▼▼▼
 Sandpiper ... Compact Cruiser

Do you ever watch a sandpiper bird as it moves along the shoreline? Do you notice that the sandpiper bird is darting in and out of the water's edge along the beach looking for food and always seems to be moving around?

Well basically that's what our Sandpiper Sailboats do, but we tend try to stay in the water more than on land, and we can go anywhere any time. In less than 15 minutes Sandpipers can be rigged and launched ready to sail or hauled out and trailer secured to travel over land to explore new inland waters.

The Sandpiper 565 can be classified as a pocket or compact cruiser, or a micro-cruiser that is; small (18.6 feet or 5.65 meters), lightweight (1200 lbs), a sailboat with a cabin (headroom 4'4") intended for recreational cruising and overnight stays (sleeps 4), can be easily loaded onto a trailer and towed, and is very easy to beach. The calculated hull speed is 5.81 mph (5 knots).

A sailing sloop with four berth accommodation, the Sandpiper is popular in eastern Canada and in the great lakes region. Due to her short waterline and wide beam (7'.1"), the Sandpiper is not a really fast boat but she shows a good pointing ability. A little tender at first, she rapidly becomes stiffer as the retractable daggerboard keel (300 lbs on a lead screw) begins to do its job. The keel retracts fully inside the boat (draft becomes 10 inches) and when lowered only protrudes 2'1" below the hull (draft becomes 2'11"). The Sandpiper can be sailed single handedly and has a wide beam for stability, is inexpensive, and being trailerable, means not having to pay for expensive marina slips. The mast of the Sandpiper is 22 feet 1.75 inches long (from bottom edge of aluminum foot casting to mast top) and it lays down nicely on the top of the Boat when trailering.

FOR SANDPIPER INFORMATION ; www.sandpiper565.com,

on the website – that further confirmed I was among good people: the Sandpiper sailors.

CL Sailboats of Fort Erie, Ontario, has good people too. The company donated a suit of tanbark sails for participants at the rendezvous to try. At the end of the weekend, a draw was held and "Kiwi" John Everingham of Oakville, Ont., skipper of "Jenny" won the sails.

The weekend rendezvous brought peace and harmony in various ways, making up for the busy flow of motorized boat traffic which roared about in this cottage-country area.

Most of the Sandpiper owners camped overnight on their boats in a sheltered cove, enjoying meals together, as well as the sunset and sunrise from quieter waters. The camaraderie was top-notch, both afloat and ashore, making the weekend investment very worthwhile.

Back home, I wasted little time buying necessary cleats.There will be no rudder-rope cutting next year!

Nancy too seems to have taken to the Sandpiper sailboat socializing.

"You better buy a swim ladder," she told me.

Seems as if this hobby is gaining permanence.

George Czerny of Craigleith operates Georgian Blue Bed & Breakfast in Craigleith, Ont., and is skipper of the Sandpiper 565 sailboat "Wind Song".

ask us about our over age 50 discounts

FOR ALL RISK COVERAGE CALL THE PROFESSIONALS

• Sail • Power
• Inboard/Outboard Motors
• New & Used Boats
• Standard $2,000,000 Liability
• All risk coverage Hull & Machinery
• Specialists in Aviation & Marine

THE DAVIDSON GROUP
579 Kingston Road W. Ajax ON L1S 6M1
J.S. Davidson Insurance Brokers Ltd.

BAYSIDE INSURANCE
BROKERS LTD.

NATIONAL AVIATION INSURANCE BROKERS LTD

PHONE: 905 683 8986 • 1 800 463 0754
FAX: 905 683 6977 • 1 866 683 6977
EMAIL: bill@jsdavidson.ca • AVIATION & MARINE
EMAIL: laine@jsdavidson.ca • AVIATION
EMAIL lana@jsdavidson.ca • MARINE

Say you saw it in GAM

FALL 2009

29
▲▲▲
*Task:*
Find and copy each line of the listing above that holds the word "time".

*Response below:*
Well basically that's what our Sandpiper Sailboats do, but we tend try to stay in the water more than on land, and we can go anywhere any time. In less than 15 minutes Sandpipers can be rigged and launched ready to sail or hauled out and trailer secured to travel over land to explore new inland waters.
Back home, I wasted little time buying necessary cleats.There will be no rudder-rope cutting next year!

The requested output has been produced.